La réconciliation avec le passé n'est pas non plus au programme du trio, qui fuit les souvenirs, se tait sur son présent et laisse sa famille, abandonnée très loin, dans le doute. Il y a presque comme une continuité pessimiste par rapport aux personnages précédents de l'oeuvre de Lifshitz, comme si le jeune déjà interpreté par Yasmine Belmadi – que l'on peut d'ailleurs entièrement admirer ici – dans Les Corps ouverts s'était tourné vers une forme officieuse de prostitution, et comme si le personnage de Jérémie Elkaïm dans Presque rien, déjà avec une mère malade et une soeur suspicieuse, n'avait trouvé d'autre moyen pour affirmer sa sexualité que de se laisser pousser des seins. Donc, la construction du trio semble tenir pour l'instant, mais le scénario ne lui propose aucune voie de secours pour sortir de la précarité sociale de chacun de ses membres.
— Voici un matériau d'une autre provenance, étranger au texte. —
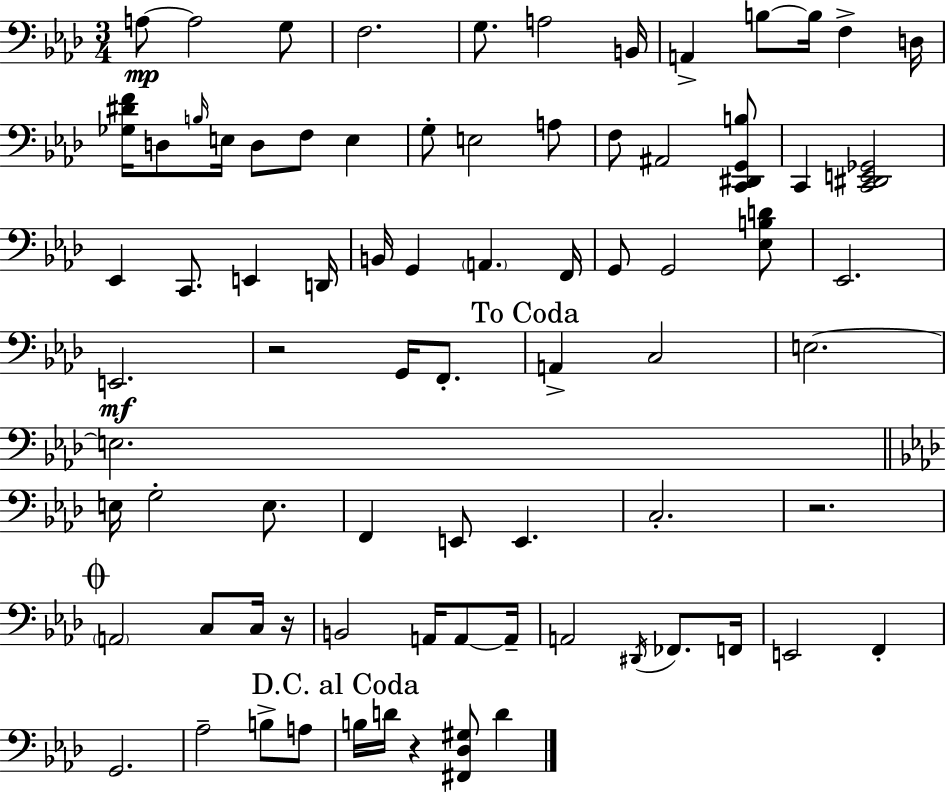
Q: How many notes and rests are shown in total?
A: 78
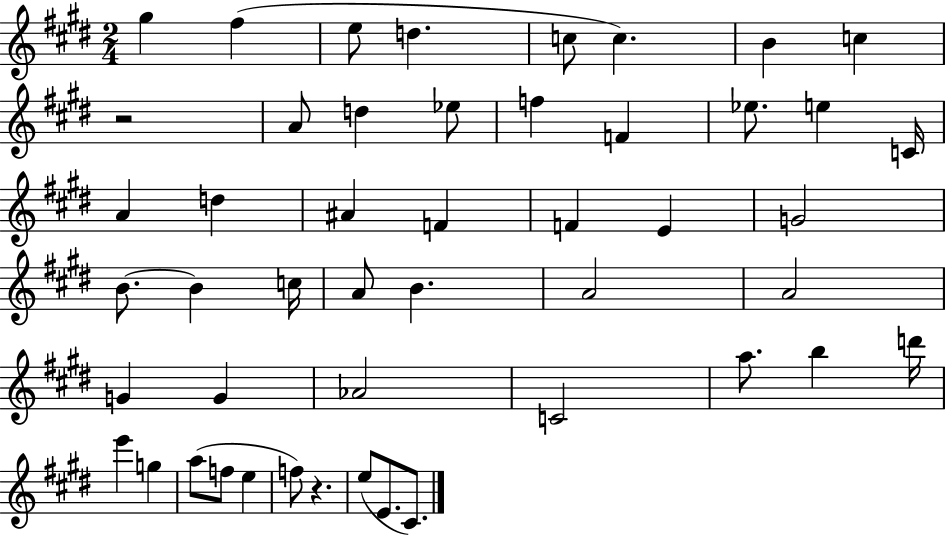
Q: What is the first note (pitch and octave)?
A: G#5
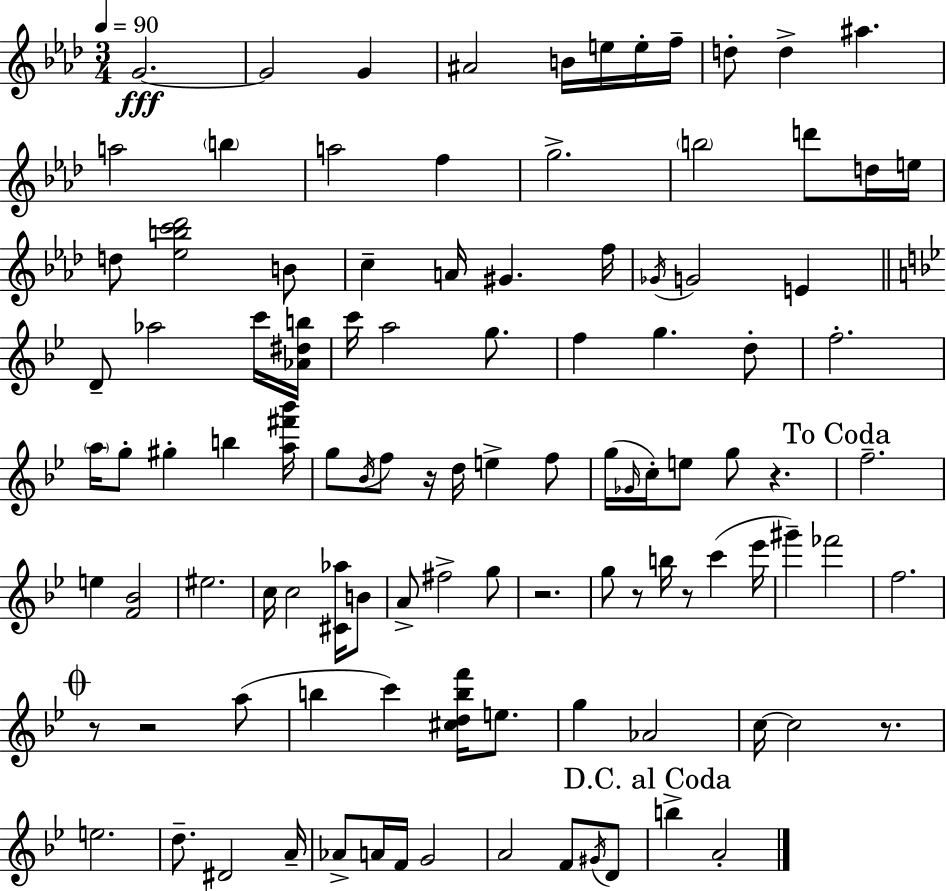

A force de voir le réalisateur s'investir dans des récits d'une structure temporelle complexe, on voudrait presque le demander pourquoi il s'obstine tellement dans son refus de la linéarité. Encore surprenant et efficace dans Presque rien avec sa quête d'une guérison psychologique et sentimentale, le procédé commence à devenir répétitif ici, et cela d'autant plus qu'il dérobe à l'histoire le potentiel dramatique d'emblée pas abondant. Le film suit alors ses personnages dans des mouvements périodiques, d'une pertinence parfois douteuse. La complexité des caractères et le désarroi affectif du trio peine alors à se manifester et le film nous quitte avec une impression d'inachevé, d'une déchéance impénétrable.